The co-presenters noted that end users, security professionals and cyber leadership can in their own ways all fall victim to “action bias,” a psychological phenomenon that leads people to erroneously conclude that taking a swift action is better than doing nothing at all, even though sometimes it’s better to take a breath and carefully deliberate and contemplate next steps.
As a metaphor, Dykstra and Hough cited a study that found that soccer goalies who stay longer in the center of the net when an opposing player is about to take a penalty shot are more likely to block the goal attempt than those who try to anticipate the shooter’s movements and move left or right early.
Action bias can occur immediately after an attack occurs, such as when a phishing email with urgent messaging tricks an employee into clicking a malicious link or when an organization must decide to pay a ransomware demand before a countdown clock runs out. "Phishing works is because people have this intuitive action to act without thinking beforehand," explained Dykstra,
But action bias also happen in the ensuing days and weeks following an incident, as organizations seek to mitigate the damage and prevent a similar situation from happening in the future. For instance, Dykstra said that security and business leaders often feel compelled to save face after an incident by publicly declaring, “Never again!” But those are “two of the most dangerous words in all a cybersecurity,” said Dykstra. “I hear this a lot in my life, and I think that lots of us hear it from politicians and business leaders… which is: ‘Man, that crisis was difficult. We can never live through that again.’”
But this line of thought can cause more harm than good. For one, it can cause companies to radically blow past their budget restrictions.
“It encourages people to try anything and everything to stop it from ever happening again. That is a real recipe for wasteful and wrongful spending our resources,” Dykstra said.

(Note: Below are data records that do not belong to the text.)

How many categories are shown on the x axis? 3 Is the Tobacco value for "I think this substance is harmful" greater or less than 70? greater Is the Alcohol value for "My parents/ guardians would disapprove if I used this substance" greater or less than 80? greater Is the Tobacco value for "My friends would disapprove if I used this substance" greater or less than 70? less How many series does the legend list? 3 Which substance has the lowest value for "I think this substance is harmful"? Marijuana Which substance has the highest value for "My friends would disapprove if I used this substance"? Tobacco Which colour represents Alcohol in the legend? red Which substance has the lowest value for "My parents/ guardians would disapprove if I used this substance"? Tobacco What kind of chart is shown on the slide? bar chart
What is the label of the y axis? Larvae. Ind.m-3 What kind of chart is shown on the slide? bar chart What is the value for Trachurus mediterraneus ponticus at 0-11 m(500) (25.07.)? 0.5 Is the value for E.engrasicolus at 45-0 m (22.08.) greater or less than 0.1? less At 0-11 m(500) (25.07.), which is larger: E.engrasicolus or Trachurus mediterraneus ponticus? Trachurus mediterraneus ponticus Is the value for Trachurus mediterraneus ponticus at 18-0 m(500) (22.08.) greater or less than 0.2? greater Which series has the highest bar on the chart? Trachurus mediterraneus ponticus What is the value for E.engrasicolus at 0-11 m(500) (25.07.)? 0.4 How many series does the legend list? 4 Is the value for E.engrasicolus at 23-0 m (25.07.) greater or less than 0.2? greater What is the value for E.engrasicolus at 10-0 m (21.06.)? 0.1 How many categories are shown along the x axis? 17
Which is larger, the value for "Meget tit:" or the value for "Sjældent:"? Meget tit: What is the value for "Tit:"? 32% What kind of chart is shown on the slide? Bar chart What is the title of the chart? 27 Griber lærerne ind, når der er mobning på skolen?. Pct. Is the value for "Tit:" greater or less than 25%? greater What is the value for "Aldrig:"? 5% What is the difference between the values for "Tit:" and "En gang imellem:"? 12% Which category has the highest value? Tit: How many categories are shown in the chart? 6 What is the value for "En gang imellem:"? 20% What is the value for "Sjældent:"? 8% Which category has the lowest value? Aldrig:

Secondly, such statements can hurt company morale and reputation when something inevitably does happen again. “It actually makes an incorrect presumption,” said Dykstra. “’Never again’ sets this unprecedented goal that we can be 100% successful – when in fact, the attackers are going to keep attacking, and it sets a really negative situation for at least for those of us in cybersecurity.”
“It leads to more stress than it's worth,” he added later.
To counter the effect of action bias, Dykstra recommended businesses adopt a comprehensive risk management program that operates on a year-round, day-to-day basis, to help determine where one’s greatest vulnerabilities lie and where preventative steps are most needed and realistic.
“Done well, that should reduce the amount of action bias that occurs, because we've done preparation. We've thought ahead about the problem,” said Dykstra. “If we understood how much… our assets are worth, and we devote the appropriate amount of preparation and appropriate amount of security, [then] we're not living in a world of ‘never again,’ but we're lowering risk, minimizing risk, as much as possible without spending all of the all of the corporation's resources to try and get it to zero.”
Dykstra also recommended a combination of planning, playbooks and tabletop exercises to prepare for various threat scenarios. Because when we "end up in a new interesting situation that we didn't prepare for, we might end up jumping to the wrong or even a contradictory decision in the end," he said.
Planning and preparation especially means shifting "all of your thinking to before the crisis, so that in the moment you are prepared and you have practiced and you're ready for that," Dykstra added. "Knowing who should be in the room to make a decision, where is the data we might need to make a better decision, whatever the situation is even if it's an unpaid one we never anticipated. We can still benefit from the preparation process."
Business can also invest in training and awareness programs to inform the workforce on how hasty overreactions due to action bias can result in human error and actually exacerbate what’s already a bad situation. This might teach employees some "healthy skepticism in the heat of the moment," Dykstra noted. Likewise, senior leadership must also be educated so that they understand that responses to data security incidents will sometimes require deliberation before action.
Dykstra said that future defenses against action bias might include validation of potentially malicious emails or disinformation tweets to determine their authenticity, or perhaps the imposition of computer functions that alert and seek confirmation from a user before he or she takes a risky action.